1) Fixed Overhead predetermined rate = Budgeted Fixed Overhead/Budgeted units

= $571,200/120,000 units = $4.76 per unit

Fixed Overhead Spending Variance = Budgeted Fixed Overhead - Actual Fixed Overhead

= $571,200 - $556,250 = $14,950 Favorable

Fixed Overhead Volume Variance = Applied Fixed Overhead - Budgeted Fixed Overhead

Applied Fixed Overhead = Actual units produced*Fixed Overhead predetermined rate

= 119,400*$4.76 per unit = $568,344

Fixed Overhead Volume Variance = $568,344 - $571,200 = $2,856 Unfavorable

Therefore, fixed overhead spending variance is $14,950 Favorable and fixed overhead volume variance is $2,856 Unfavorable.
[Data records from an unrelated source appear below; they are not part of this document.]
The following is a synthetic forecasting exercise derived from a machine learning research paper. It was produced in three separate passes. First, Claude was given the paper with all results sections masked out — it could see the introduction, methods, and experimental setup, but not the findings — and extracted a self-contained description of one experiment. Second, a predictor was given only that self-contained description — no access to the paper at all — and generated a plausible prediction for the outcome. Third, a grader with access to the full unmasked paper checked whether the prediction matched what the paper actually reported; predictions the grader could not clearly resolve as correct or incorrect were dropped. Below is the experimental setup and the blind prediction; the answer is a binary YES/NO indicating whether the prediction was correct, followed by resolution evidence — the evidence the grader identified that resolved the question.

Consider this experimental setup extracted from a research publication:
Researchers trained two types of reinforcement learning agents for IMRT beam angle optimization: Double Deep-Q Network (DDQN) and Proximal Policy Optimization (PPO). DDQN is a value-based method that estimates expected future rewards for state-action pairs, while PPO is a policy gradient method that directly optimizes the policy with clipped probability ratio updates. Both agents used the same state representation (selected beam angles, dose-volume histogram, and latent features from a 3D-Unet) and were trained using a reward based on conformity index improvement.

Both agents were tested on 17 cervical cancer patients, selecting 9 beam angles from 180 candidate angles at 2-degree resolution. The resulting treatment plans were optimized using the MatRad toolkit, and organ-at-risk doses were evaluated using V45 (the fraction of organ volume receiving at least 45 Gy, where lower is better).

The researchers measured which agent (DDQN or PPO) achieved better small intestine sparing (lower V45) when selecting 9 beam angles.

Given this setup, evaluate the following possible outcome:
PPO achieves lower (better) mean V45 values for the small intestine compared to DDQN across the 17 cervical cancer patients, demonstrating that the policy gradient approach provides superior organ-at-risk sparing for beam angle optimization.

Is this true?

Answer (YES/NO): YES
2) Budgeted labor hours per unit = Budgeted Labor hours/Budgeted units

= 480,000 hrs/120,000 units = 4 hours per unit

Std labor hours for actual units = Actual units*budgeted labor hour per unit

= 119,400 units*4 hrs per unit = 477,600 hours

Budgeted variable overhead = $796,800 - $571,200 = $225,600

Budgeted variable overhead rate per hour = $225,600/480,000 hours = $0.47 per hour

Variable Overhead Spending Variance

= (Budgeted variable OH rate*Actual direct labor hours) - Actual variable overheads

= ($0.47*478,000 hrs) - $260,400 = 35,740 Unfavorable

Variable Overhead Efficiency Variance = (Std labor hrs - Actual labor hrs)*Budgeted variable OH rate

= (477,600 - 478,000)*$0.47 = $188 Unfavorable

Therefore, variable overhead spending variance is $35,740 Unfavorable and variable overhead efficiency variance is $188 Unfavorable.